[START OF Provided data]

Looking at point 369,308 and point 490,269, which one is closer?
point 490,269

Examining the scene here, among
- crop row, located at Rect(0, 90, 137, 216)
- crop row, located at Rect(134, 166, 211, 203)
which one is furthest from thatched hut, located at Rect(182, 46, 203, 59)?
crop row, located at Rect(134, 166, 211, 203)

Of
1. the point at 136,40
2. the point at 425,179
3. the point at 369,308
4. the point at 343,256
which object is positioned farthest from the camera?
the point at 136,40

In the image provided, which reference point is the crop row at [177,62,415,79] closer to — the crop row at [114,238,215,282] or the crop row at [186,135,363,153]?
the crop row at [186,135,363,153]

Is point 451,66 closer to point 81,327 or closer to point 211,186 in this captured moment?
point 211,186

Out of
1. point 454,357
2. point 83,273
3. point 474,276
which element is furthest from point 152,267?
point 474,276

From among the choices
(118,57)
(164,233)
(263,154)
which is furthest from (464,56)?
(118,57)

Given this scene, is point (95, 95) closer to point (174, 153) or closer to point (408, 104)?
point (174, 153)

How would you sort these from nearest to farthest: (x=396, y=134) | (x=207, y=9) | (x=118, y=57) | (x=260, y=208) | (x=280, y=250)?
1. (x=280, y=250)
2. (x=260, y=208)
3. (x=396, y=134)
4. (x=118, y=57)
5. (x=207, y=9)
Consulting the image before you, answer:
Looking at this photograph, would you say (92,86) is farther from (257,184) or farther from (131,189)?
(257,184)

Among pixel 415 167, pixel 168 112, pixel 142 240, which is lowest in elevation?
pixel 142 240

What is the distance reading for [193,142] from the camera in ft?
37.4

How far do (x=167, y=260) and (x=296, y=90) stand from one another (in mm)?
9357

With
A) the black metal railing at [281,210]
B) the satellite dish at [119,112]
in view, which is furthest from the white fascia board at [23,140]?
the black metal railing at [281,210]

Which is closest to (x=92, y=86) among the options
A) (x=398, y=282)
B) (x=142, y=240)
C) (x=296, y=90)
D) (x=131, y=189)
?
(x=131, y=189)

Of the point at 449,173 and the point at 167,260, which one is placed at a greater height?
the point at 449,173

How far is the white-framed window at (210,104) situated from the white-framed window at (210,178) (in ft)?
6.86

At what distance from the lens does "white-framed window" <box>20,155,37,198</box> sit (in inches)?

[END OF Provided data]

## Job
Copy all of the material above word for word, keeping each line in its original order.

## Complete answer
Looking at point 369,308 and point 490,269, which one is closer?
point 490,269

Examining the scene here, among
- crop row, located at Rect(0, 90, 137, 216)
- crop row, located at Rect(134, 166, 211, 203)
which one is furthest from thatched hut, located at Rect(182, 46, 203, 59)?
crop row, located at Rect(134, 166, 211, 203)

Of
1. the point at 136,40
2. the point at 425,179
3. the point at 369,308
4. the point at 343,256
which object is positioned farthest from the camera?
the point at 136,40

In the image provided, which reference point is the crop row at [177,62,415,79] closer to — the crop row at [114,238,215,282] or the crop row at [186,135,363,153]?
the crop row at [186,135,363,153]

Is point 451,66 closer to point 81,327 or closer to point 211,186 in this captured moment?
point 211,186

Out of
1. point 454,357
2. point 83,273
3. point 474,276
which element is furthest from point 152,267?
point 474,276

From among the choices
(118,57)
(164,233)
(263,154)
which is furthest from (464,56)?
(118,57)

Given this scene, is point (95, 95) closer to point (174, 153) or closer to point (408, 104)?
point (174, 153)

How would you sort these from nearest to farthest: (x=396, y=134) | (x=207, y=9) | (x=118, y=57) | (x=260, y=208) | (x=280, y=250)?
1. (x=280, y=250)
2. (x=260, y=208)
3. (x=396, y=134)
4. (x=118, y=57)
5. (x=207, y=9)
Consulting the image before you, answer:
Looking at this photograph, would you say (92,86) is farther from (257,184) or farther from (131,189)?
(257,184)

Among pixel 415 167, pixel 168 112, pixel 142 240, which is lowest in elevation?
pixel 142 240

What is the distance reading for [193,142] from the camera in ft?
37.4

How far do (x=167, y=260) and (x=296, y=90) stand from one another (in mm)?
9357

With
A) the black metal railing at [281,210]
B) the satellite dish at [119,112]
in view, which is furthest from the white fascia board at [23,140]?
the black metal railing at [281,210]

Which is closest to (x=92, y=86) among the options
A) (x=398, y=282)
B) (x=142, y=240)
C) (x=296, y=90)
D) (x=131, y=189)
?
(x=131, y=189)

Of the point at 449,173 and the point at 167,260, which one is placed at a greater height?
the point at 449,173

How far is the white-framed window at (210,104) situated from the white-framed window at (210,178) (in ft)?
6.86

At what distance from the lens does "white-framed window" <box>20,155,37,198</box> sit (in inches)?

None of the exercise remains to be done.